By this time (1961) Kerouac had been lionized as the star of the Beat Generation for his book On the Road (an overnight success which also changed his life overnight) and he was steadily sinking into alcoholism, being hounded by hangers-on and wannabe acolytes, and desperate to get away from New York.
He crossed the country and began a period of what he hoped might be drying out, regaining his focus and anonymity and so forth. Not a lot of that happened: he binged; confronted his drinking; lost himself in a nervous breakdown, saw an image of The Cross and found hope -- and much more, not the least were encounters again with Neal and Carolyn Cassady (both of whom he loved) and Neals' lover whom he took up with very briefly.
Always riddled by Catholic guilt (he wasn't mean to be free, wasn't suppose to enjoy life, wanted to ride the rail but also be home with his beloved mother whom he would also abuse) and spiralling into hallucinations fueled by heroic and endless intakes of alcohol, Kerouac also presented his humaness in the naked prose of Big Sur.
It makes harrrowing reading in places (he can be nasty and negative as much as optimistic and generous) and is the focus of this gripping doco which includes him reading passages from it (he recorded a lot in his lifetime) and has comments from those who knew him (Carolyn Cassady and her children, Ferlinghetti, poet Michael McClure and others) as well as those influenced by him or his work (Patti Smith, Tom Waits, Lenny Kaye).

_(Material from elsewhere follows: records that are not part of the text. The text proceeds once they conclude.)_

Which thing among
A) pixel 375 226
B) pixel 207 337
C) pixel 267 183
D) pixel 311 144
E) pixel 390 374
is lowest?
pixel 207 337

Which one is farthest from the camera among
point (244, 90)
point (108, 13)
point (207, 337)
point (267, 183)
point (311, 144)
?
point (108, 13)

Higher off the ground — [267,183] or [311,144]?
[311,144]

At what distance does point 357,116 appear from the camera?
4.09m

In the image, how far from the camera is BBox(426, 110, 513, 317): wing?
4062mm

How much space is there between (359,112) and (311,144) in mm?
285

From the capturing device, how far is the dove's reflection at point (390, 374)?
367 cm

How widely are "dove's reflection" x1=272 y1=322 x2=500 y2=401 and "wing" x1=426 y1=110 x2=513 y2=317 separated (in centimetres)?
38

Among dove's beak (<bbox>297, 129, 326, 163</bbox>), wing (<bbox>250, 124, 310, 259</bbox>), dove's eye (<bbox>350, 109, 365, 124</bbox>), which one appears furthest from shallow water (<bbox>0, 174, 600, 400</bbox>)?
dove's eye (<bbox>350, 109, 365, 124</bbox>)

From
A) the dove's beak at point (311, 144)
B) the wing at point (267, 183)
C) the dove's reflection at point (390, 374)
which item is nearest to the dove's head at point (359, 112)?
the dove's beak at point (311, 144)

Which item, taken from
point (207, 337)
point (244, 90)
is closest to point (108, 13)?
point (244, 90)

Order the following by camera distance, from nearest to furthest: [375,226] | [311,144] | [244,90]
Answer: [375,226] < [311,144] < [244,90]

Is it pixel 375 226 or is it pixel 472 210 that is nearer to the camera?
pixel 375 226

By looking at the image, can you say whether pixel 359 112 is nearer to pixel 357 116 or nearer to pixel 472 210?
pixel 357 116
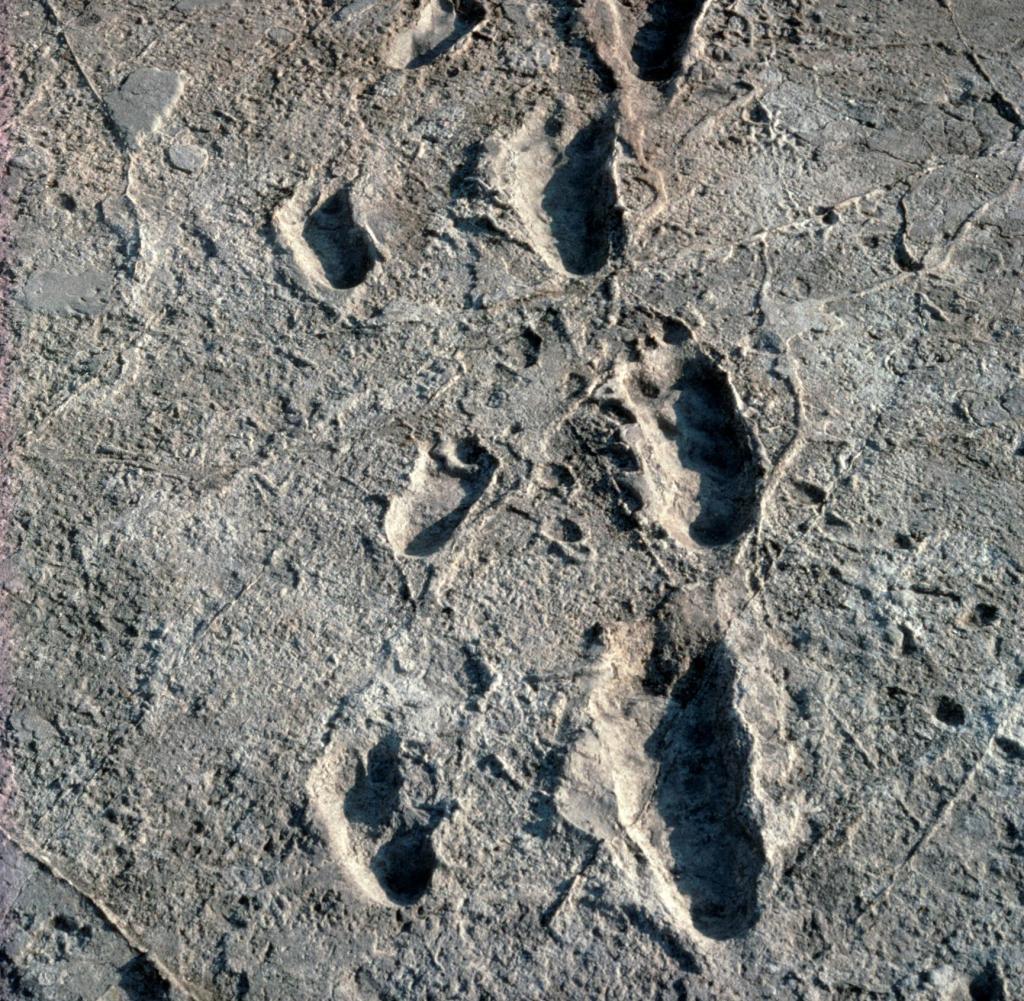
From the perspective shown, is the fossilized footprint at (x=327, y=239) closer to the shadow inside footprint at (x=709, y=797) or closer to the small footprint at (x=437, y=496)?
the small footprint at (x=437, y=496)

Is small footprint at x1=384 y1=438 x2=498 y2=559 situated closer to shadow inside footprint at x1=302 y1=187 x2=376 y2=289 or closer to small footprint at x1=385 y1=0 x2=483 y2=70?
shadow inside footprint at x1=302 y1=187 x2=376 y2=289

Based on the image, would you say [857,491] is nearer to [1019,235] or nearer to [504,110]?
[1019,235]

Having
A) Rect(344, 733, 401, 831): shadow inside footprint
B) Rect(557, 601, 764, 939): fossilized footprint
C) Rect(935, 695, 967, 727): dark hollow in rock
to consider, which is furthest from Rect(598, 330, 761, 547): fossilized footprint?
Rect(344, 733, 401, 831): shadow inside footprint

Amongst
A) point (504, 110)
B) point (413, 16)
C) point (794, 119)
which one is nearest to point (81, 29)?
point (413, 16)

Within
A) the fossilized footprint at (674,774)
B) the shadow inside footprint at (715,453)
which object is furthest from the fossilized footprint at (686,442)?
the fossilized footprint at (674,774)

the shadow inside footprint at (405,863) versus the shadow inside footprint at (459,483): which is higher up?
the shadow inside footprint at (459,483)

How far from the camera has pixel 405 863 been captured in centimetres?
141

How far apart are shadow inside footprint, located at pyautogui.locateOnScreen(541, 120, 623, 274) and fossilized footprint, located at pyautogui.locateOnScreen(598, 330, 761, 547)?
175 millimetres

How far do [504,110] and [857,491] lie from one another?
75 centimetres

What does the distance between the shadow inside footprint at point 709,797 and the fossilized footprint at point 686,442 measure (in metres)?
0.17

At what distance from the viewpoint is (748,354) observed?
1672 millimetres

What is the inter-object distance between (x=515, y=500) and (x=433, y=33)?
0.80 metres

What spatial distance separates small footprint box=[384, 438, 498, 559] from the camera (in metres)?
1.58

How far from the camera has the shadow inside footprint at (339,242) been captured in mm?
1765
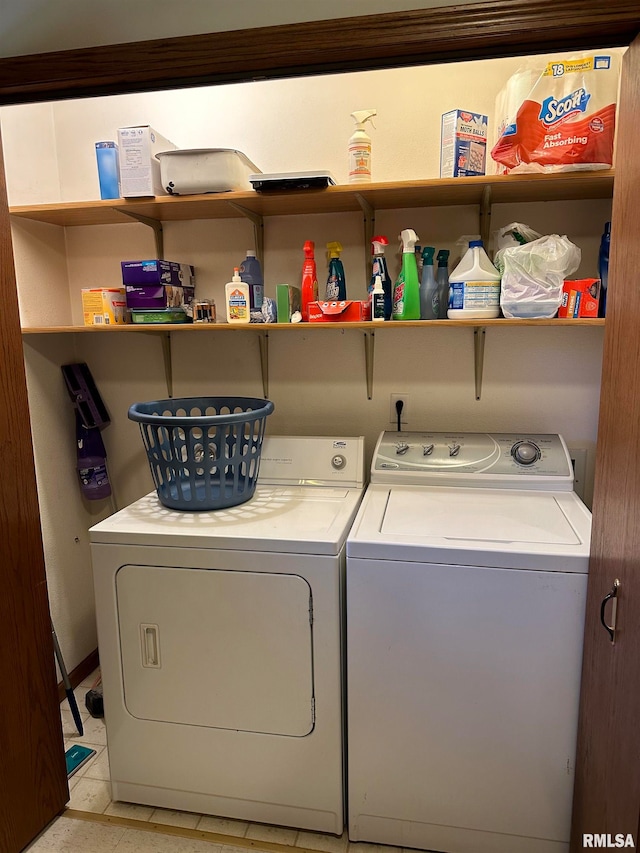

Beautifully filmed on the magestic West Coast at Big Sur and at the remote cabin, and weaving in period footage and stills from New York and San Francisco, this is a compelling insight into the writer, his times and the extraordinary book he wrote. It doesn't flinch from presenting his shortcomings as a man (Jack didn't) but places the writing on a plane where few others have reached or even strived for.
The DVD comes with a CD of the incidental music and songs by Jay Farrar (Uncle Tupelo, Son Volt) and Benjamin Gibbard (Death Cab for Cutie).
While some would say that jazz might have been more appropriate given Kerouac's bop-like writing style, this quietly reflective music suits the mood of Big Sur and the narrative rather better.
A wonderful, insightful and quite moving doco.